Customisation is one of the primary advantages of 3D printing technology because it adds significant value to the process without incurring additional costs. This is an attractive proposition for many custom consumer goods, but another sector where it makes a huge difference is in the medical industry.
A new application developed at Glasgow Caledonian University is a great example of just this — a team there are using a range of technologies, including 3D printing, to overcome patient’s orthopaedic problems — specifically in the foot and ankle. The team uses motion sensor cameras to determine exact foot measurements from which they produce insoles and supports to meet the specific patient’s needs.
The data from the motion sensor camera is used to create a 3D image, which is translated into a physical product using 3D printers. Traditionally, making foot and ankle supports is a long and laborious process — a model of the foot is made, often from plaster and then plastic is moulded around it by hand — which can take up to six weeks. Using a 3D printer this process is cut down to few hours and can be offered as a same day service for people visiting the doctor.
“We want to make these products specifically for the patients’ own impairment and walking difficulties,” said Glasgow Caledonian University Professor Jim Woodburn. “The most exciting part of the project is that the computer design is then transferred to a 3D printer.
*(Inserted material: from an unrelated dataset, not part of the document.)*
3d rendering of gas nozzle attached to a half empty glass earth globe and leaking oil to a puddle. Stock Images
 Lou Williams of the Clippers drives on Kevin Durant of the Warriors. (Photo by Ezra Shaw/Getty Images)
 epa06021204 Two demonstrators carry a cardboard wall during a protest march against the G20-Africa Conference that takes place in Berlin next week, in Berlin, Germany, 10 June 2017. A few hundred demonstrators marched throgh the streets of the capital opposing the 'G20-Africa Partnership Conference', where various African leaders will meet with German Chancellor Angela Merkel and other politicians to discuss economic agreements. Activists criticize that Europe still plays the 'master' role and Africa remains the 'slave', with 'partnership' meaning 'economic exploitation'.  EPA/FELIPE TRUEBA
What we have is complete control of the manufacturing process.”
In a wider context, 3D printing technology has led to the creation of highly accurate models that are used to aid scientists and doctors in studying the human body. Similar modelling is used with CT scans to replicate structures in actual patients and act as models that are used in planning for delicate orthopaedic operations or to evaluate patients’ conditions.
This new process — targeting people with impairment or walking difficulties — has the potential to bring relief to around 200 million sufferers in Europe alone. The European Union has provided the project a £3 million grant for continued research.